Proper way to use torch.nn.CTCloss

pagpires · October 3, 2019, 3:46pm

A follow-up with additional observation and minimal code for repro: create a perfect prediction from one-hot-encoding from ylabel and a all blank. Both are a batch of 1 datum. Weirdly, the loss of perfect prediction is higher than all_blank when input_length is high, but lower than all_blank when input_length is low. Is it expected?

import torch
import torch.nn.functional as F

T = 189
n_class = 80
y = torch.tensor([[55, 43, 40, 62, 41, 44, 53, 40, 62, 41, 50, 53, 62, 58, 36, 54, 43, 44, 49, 42]])
output_length = torch.tensor(y.shape[1])

pred_model_idx = 79*torch.ones(T, dtype=torch.long)
pred_perf_idx = torch.cat([y[0], (n_class-1) * torch.ones(T-y.shape[1], dtype=torch.long)]) # the first idx are perfect with y, then padded with blanks
pred_model = torch.eye(n_class)[pred_model_idx].unsqueeze(1) # one-hot encoding
pred_perf = torch.eye(n_class)[pred_perf_idx].unsqueeze(1) # one-hot encoding

for input_length in [torch.tensor(y.shape[1]), torch.tensor(T)]:
    print("=============\ninput length:", input_length)

**Data for analysis:**
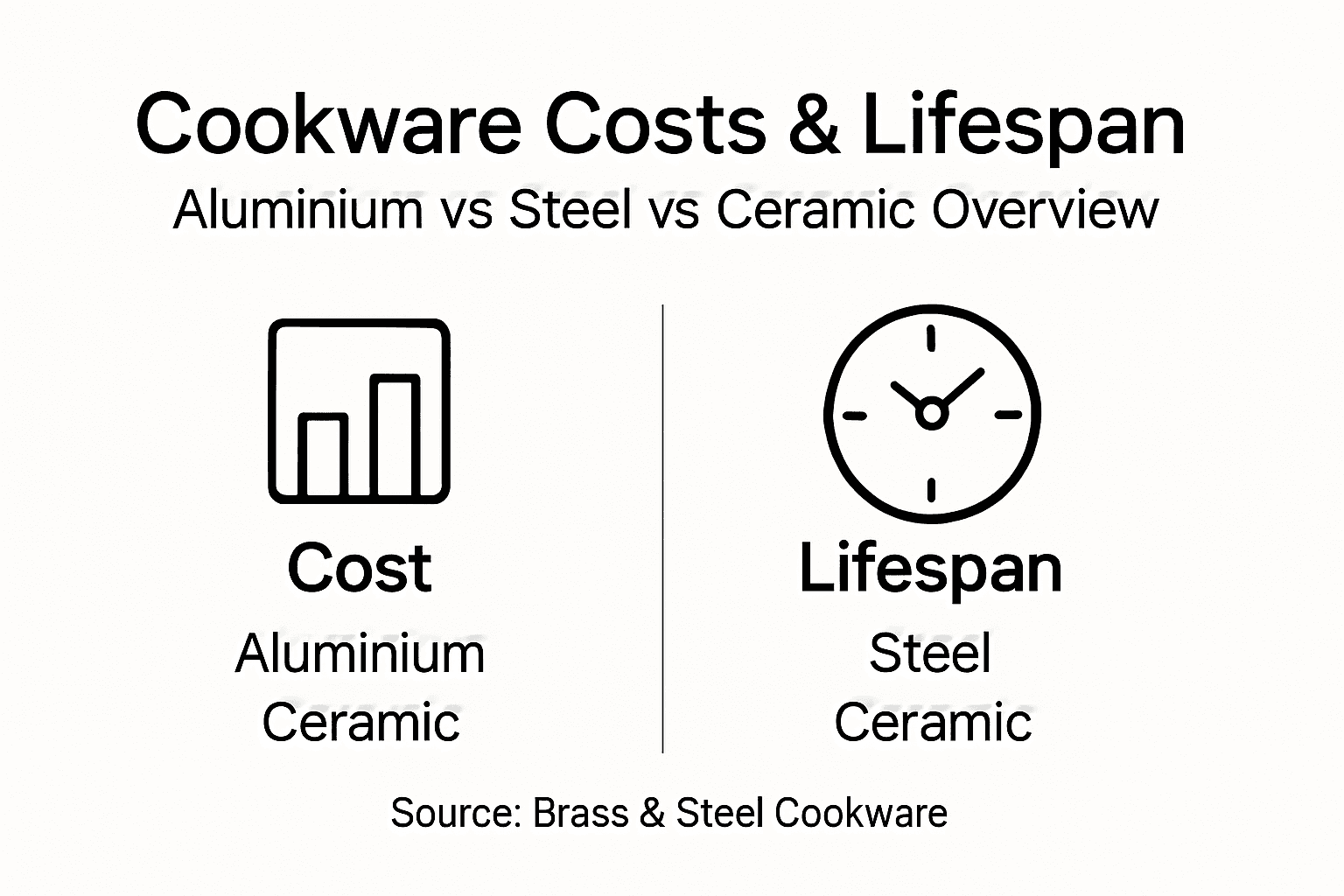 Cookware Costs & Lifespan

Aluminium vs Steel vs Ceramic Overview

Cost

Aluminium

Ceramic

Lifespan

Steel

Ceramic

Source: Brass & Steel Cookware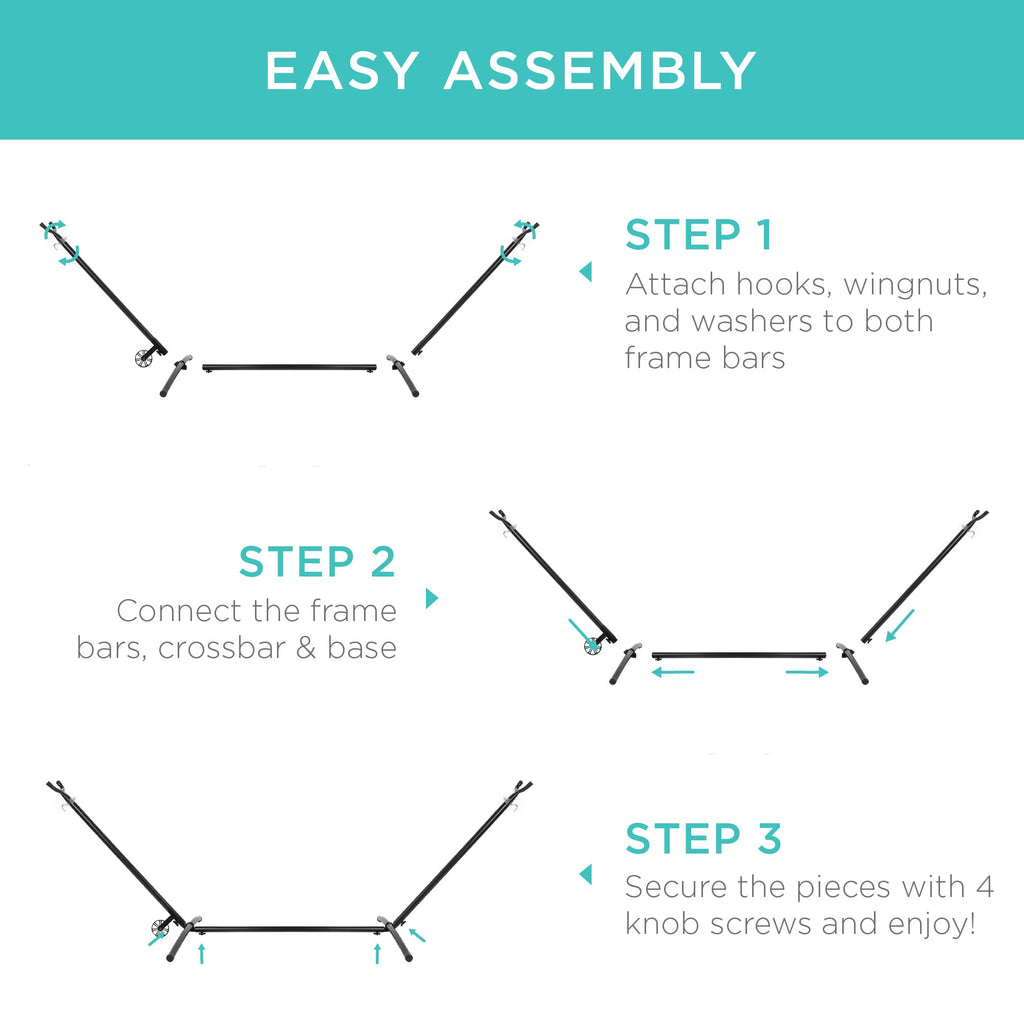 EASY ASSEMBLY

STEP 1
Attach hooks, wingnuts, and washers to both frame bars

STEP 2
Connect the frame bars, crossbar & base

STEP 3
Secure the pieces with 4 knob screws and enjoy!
==
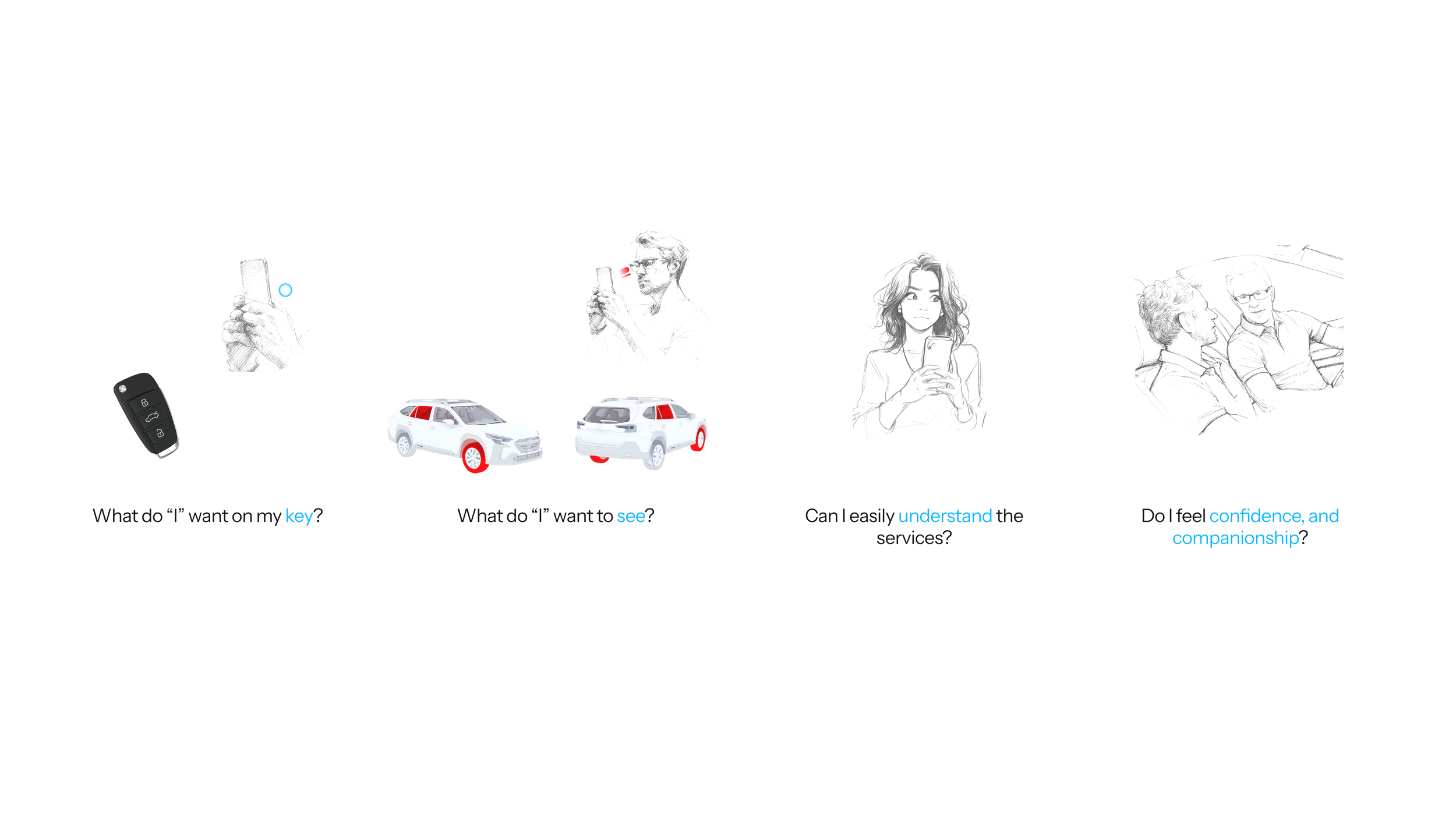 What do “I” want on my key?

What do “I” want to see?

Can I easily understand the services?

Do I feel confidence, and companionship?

**What to do:**
1. In the forum post on using torch.nn.CTCLoss, list every variable name that appears at the start of a code line followed by an = sign.
2. Pick up the forum post on using torch.nn.CTCLoss after its last line of code and carry it further.

**Expected results:**
1. T, n_class, y, output_length, pred_model_idx, pred_perf_idx, pred_model, pred_perf

2.
    print("perfect loss:", F.ctc_loss(F.log_softmax(pred_perf, dim=2), y, input_length, output_length, n_class-1, 'none', True))
    print("all_blank loss:", F.ctc_loss(F.log_softmax(pred_model, dim=2), y, input_length, output_length, n_class-1, 'none', True))

# OUTPUT
# =============
# input length: tensor(20)
# perfect loss: tensor([68.0656])
# all_blank loss: tensor([88.0655])
# =============
# input length: tensor(189)
# perfect loss: tensor([605.4802])
# all_blank loss: tensor([593.8168])